Énoncé A: Selon le texte source, combien de temps durait la présentation d'un document lors de l'ancienne épreuve orale ?
Énoncé B: Les affirmations suivantes sont-elles conformes au texte source ? Répondez par oui ou non et citez les mots du texte qui tranchent. (i) Les oraux ont désormais lieu en mai. (ii) La personne qui écrit approuve l'idée de fouiller les élèves. (iii) Les oraux de mai donnent lieu à une rémunération supplémentaire.

Texte source:
◆ ◆ ◆

Lu cet article d'une prof...
.http://www.lepost.fr/article/2009/05/21/1544896_petites-choses-scandaleuses-du-bac-qui-passent-comme-une-lettre-a-la-poste.html
Voici le texte:
Alors que M. Darcos projetterait de nous autoriser à fouiller les élèves, idée qui me révulse complètement parce que je suis enseignante et je ne dois en aucun cas me substituer à la police, et parce que justement, les toucher c’est la meilleure façon de faire dégénérer la situation et de se prendre un coup, je voulais vous parler de l’un de ces petits scandales quotidiens qui passent complètement inaperçus.
Cette semaine, mes collègues et moi avons fait passer les épreuves orales de Bac en Terminale STG (Sciences et Technologie de la Gestion) et ST2S (Sciences et Technologies de la Santé et du Social). Voici 3 ans que nous avons cessé de fonctionner comme avant, quand nous étions convoqués en juin dans un ou plusieurs autre(s) lycée(s) du département ou de la région pour aller faire passer les élèves de STT d’alors. L’épreuve consistait en la présentation en 20 minutes d’un document, parmi une dizaine étudiés en classe pendant l’année, ce qui rassurait l’élève.
Bon… certes, cela pouvait coûter cher en frais de déplacement, je l’admets, mais il suffisait tout simplement au niveau du Rectorat d’ajuster le tir, en envoyant les profs moins loin, en leur donnant des ordres de mission par exemple dans la même ville ou le même coin, plutôt que de laisser l’ordinateur faire n’importe quoi en nous envoyant à l’autre bout du département, voire à l’opposé extrême de la région comme c’était le cas. Complètement absurde en effet d’envoyer untel à 100km de son bahut, sachant également les risques (accident sur la route, grève SNCF, retard au centre d’examen). Bref, les merveilles d’une gestion non-humaine des ressources humaines dans l’EN…
Seulement… c’est pas beaucoup mieux avec le nouveau système, je dirais même que c’est carrément pire. Maintenant, les oraux, on les fait en mai, sans être rémunérés car ça tombe sur notre temps de service (en faisant sauter des cours, soit dit en passant – qu’on ne se plaigne pas des heures perdues après), et car nos directions rechignent souvent à nous payer en heures sup’ quand les interrogations tombent sur notre temps libre. Certains me diront que ce sont des ‘considérations corporatrices de privilégiés blablabla’, ce à quoi je répondrai à la rigueur ‘ok’ (même si je me demande si vous êtes/seriez ravis de devoir faire des heures sup’ gratos dans votre métier, mais passons).

◆ ◆ ◆

Données fournies:
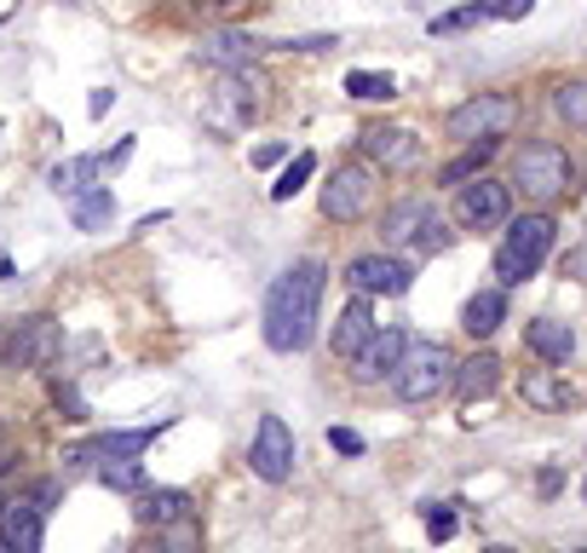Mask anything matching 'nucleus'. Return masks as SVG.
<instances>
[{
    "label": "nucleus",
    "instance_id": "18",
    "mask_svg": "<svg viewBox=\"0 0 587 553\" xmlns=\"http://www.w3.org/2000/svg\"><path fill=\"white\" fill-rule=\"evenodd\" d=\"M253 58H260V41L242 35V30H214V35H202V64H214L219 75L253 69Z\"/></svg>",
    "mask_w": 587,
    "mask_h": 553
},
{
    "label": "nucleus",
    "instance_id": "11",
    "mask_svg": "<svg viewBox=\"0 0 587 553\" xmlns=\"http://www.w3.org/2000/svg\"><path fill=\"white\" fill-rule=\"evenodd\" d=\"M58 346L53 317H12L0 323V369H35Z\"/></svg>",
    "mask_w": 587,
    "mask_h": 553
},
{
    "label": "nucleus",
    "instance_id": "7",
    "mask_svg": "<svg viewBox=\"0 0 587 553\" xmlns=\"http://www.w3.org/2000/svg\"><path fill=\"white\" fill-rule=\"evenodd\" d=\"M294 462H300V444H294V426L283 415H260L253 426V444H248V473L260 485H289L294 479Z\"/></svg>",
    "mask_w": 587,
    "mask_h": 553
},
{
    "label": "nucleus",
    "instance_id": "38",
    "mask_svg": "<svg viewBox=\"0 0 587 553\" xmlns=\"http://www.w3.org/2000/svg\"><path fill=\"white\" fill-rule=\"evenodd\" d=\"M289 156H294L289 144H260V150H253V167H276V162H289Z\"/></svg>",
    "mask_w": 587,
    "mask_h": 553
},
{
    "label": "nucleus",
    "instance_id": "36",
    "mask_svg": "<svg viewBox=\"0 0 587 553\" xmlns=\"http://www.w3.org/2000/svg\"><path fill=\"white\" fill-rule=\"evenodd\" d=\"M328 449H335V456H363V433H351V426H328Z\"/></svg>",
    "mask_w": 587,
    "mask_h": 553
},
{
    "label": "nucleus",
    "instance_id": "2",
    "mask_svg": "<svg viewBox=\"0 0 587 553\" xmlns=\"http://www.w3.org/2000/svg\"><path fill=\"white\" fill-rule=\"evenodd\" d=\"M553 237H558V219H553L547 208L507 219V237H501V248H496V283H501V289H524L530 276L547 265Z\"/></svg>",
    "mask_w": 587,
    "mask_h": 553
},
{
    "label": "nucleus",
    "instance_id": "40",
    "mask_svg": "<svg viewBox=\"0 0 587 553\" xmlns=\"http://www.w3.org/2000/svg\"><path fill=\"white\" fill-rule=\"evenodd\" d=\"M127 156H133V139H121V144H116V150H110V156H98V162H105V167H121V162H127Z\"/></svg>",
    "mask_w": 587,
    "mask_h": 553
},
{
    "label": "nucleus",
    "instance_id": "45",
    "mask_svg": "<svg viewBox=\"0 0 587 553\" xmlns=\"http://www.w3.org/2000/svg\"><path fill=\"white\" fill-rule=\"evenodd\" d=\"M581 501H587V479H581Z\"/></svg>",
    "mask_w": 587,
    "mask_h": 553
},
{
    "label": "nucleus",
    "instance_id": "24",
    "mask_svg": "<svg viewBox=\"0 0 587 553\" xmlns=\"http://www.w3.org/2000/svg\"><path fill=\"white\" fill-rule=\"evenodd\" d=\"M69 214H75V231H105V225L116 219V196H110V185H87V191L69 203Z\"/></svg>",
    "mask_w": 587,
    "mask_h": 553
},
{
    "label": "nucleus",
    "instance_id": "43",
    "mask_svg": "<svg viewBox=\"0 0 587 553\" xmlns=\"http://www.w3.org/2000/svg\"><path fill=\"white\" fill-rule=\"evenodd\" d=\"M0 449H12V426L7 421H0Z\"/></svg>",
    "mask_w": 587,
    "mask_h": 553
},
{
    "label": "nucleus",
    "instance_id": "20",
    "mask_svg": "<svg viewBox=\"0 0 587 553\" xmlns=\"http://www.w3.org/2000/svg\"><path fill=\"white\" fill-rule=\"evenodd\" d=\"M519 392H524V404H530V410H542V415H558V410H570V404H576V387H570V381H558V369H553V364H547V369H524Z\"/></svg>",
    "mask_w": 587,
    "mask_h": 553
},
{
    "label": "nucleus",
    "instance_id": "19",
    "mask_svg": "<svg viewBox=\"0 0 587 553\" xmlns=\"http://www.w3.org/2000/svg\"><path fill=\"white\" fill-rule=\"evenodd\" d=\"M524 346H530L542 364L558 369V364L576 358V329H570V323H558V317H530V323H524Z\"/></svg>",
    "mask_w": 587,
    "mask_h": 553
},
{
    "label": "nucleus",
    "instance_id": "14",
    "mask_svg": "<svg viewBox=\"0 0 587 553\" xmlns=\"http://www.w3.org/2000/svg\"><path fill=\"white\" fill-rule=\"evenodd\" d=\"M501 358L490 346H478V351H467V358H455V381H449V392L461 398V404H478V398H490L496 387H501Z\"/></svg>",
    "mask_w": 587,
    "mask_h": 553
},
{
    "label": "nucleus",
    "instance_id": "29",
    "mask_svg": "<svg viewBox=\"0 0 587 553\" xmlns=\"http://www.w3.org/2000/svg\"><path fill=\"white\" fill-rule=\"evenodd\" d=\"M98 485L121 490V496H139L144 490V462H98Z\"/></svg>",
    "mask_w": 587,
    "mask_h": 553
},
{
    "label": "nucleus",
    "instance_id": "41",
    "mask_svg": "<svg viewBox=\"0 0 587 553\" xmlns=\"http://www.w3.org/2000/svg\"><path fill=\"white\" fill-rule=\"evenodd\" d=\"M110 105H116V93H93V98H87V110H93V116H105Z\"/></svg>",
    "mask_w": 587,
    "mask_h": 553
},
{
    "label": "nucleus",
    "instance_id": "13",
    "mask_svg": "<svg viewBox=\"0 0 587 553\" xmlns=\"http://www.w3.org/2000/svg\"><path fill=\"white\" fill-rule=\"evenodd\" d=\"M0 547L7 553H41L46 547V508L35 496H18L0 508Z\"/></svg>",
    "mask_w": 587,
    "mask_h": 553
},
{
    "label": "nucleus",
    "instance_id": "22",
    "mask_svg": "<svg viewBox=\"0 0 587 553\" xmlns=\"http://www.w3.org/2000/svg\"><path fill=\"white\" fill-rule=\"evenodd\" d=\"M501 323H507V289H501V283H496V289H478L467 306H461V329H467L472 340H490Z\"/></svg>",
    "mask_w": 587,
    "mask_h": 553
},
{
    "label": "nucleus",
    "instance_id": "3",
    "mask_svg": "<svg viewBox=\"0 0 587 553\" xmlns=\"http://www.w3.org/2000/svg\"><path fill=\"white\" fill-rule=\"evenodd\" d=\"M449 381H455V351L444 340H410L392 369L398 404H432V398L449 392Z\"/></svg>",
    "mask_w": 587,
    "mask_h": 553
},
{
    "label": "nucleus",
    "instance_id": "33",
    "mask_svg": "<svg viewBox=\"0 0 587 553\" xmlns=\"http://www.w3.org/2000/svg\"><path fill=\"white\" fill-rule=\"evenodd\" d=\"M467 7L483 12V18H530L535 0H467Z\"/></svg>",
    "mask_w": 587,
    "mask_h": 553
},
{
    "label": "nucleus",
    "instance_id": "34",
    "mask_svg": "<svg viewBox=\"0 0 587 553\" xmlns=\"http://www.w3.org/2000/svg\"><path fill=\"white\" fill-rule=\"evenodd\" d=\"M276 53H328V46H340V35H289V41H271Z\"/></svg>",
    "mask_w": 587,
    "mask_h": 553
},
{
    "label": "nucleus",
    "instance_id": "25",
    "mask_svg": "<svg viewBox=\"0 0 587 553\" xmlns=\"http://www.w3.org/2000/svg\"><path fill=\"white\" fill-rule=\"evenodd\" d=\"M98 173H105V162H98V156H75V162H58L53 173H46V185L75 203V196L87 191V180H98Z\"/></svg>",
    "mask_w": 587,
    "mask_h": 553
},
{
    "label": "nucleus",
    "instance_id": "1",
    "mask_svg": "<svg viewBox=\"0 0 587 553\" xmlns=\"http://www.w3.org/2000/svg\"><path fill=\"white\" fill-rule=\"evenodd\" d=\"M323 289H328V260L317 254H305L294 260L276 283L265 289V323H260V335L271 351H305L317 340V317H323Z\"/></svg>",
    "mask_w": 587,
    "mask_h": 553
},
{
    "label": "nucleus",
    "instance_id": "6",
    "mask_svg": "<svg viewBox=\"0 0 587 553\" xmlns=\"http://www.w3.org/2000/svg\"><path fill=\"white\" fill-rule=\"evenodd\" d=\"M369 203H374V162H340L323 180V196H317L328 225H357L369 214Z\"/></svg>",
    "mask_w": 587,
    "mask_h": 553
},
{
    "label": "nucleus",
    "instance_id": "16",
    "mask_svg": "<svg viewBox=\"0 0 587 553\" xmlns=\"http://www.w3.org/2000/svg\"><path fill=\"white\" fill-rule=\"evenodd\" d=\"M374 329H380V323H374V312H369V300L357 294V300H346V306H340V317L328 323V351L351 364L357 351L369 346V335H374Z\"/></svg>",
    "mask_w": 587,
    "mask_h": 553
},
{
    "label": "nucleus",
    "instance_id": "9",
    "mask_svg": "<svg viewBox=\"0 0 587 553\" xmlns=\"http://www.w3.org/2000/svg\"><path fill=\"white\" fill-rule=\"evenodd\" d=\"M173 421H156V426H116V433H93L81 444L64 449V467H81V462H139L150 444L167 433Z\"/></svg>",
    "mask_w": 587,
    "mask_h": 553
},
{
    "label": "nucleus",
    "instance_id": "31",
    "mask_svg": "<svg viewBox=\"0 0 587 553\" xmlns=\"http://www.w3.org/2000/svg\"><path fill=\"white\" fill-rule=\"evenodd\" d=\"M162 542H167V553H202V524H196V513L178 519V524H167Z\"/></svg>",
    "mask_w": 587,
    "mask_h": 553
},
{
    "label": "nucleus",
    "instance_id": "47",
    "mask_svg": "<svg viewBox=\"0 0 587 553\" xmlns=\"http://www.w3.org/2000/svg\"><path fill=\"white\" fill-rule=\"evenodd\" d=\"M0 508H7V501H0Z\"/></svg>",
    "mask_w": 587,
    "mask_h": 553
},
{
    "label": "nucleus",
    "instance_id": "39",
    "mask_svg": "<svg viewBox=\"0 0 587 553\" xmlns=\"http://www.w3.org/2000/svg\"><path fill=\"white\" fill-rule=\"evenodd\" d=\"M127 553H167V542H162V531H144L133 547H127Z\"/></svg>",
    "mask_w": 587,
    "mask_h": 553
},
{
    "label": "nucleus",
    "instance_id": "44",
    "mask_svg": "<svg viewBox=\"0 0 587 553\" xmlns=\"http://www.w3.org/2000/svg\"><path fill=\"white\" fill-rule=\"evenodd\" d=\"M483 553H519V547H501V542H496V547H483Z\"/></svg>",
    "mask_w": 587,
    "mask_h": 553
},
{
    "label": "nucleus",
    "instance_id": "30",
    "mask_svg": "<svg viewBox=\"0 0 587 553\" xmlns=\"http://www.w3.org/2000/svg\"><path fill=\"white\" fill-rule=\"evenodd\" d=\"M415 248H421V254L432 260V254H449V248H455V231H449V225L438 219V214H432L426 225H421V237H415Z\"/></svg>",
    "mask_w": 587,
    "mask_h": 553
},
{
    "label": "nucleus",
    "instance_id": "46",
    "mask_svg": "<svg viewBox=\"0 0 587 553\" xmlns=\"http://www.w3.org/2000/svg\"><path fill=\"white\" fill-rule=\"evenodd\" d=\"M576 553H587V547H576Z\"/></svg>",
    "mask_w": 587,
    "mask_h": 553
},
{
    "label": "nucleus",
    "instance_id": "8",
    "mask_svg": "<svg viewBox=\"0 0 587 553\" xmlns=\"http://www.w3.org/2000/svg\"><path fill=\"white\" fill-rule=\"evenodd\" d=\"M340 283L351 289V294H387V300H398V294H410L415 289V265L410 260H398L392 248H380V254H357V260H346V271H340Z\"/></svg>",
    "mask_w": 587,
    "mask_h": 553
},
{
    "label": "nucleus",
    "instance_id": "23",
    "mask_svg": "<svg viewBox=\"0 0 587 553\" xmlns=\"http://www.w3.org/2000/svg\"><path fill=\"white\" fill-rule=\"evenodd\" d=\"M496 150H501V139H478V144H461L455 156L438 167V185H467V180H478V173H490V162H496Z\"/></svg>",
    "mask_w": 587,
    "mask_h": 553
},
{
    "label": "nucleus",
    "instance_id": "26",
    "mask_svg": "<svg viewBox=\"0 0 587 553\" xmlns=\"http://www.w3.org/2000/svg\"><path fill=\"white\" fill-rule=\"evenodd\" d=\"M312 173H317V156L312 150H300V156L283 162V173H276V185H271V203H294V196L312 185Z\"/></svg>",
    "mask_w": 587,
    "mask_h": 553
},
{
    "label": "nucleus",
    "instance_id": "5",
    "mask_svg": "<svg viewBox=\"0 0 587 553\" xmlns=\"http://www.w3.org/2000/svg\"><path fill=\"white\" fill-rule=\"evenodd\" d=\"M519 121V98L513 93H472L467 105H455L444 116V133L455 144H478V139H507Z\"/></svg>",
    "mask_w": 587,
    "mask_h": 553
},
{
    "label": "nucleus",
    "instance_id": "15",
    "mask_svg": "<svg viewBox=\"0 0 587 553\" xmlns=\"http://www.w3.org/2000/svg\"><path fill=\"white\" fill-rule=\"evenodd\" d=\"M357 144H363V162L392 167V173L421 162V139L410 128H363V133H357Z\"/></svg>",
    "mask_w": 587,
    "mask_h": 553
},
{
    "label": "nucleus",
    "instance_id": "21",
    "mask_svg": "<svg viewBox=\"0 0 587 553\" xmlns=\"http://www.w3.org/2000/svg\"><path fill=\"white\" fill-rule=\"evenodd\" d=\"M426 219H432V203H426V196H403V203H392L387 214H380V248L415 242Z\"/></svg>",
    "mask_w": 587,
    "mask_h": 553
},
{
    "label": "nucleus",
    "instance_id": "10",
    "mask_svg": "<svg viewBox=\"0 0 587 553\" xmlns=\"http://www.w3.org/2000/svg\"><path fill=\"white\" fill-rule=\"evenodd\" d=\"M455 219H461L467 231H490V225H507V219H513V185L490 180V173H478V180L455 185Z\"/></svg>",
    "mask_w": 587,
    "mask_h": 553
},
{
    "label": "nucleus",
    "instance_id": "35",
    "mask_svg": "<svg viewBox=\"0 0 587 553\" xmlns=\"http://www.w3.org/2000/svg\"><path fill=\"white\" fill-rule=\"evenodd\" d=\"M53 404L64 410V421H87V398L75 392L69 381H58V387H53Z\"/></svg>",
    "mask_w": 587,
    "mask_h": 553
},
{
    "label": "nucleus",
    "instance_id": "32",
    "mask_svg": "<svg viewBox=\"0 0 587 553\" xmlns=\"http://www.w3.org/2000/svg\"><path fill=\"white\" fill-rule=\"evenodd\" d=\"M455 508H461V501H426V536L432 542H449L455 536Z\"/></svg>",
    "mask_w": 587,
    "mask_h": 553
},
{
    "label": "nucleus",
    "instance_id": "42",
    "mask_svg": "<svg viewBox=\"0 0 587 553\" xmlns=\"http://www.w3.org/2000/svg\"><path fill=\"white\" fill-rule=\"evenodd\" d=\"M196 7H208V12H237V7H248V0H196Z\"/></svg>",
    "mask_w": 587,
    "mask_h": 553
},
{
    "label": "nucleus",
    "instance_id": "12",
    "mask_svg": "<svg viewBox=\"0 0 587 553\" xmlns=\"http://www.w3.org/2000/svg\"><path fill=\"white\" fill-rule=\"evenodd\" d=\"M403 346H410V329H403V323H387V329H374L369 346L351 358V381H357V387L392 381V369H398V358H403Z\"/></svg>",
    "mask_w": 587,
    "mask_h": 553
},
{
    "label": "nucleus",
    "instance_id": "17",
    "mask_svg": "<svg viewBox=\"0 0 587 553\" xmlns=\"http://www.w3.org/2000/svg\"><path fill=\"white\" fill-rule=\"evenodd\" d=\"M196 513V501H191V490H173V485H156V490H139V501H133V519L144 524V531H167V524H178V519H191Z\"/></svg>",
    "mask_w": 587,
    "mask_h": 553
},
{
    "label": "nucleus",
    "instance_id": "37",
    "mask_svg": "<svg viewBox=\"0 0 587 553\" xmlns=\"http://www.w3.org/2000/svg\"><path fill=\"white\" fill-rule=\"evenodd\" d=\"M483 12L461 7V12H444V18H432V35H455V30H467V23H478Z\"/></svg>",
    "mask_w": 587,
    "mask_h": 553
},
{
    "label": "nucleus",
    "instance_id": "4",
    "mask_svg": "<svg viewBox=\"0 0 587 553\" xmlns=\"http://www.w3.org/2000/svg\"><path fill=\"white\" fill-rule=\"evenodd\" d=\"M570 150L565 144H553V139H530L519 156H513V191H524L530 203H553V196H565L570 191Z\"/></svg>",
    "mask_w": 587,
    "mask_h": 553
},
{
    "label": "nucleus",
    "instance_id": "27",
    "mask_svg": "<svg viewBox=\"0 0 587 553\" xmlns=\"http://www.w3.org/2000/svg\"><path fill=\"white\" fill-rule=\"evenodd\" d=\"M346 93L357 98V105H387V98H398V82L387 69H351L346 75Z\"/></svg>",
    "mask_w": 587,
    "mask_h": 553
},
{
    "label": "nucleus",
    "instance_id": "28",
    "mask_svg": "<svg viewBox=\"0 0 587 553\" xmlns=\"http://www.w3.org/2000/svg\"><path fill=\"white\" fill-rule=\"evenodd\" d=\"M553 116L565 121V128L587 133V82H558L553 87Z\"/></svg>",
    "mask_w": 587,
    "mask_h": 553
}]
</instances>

◆ ◆ ◆

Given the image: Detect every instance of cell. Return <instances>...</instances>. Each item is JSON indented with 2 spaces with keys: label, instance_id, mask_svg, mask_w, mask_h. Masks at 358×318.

◆ ◆ ◆

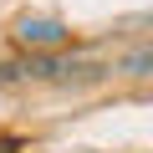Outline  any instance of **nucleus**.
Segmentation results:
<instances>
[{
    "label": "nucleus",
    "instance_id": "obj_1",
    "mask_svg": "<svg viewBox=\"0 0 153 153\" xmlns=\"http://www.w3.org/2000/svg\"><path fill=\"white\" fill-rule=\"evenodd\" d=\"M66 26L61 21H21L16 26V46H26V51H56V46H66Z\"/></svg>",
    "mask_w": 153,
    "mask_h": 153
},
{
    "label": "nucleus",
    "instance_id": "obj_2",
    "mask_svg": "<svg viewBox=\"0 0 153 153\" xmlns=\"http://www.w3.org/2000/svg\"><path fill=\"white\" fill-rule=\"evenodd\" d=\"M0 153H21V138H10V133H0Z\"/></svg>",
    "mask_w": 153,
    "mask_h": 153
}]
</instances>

◆ ◆ ◆

Réponse complète A: Elle durait 20 minutes.

Réponse complète B:
(i) Oui : « Maintenant, les oraux, on les fait en mai ».
(ii) Non : « idée qui me révulse complètement ».
(iii) Non : « sans être rémunérés car ça tombe sur notre temps de service ».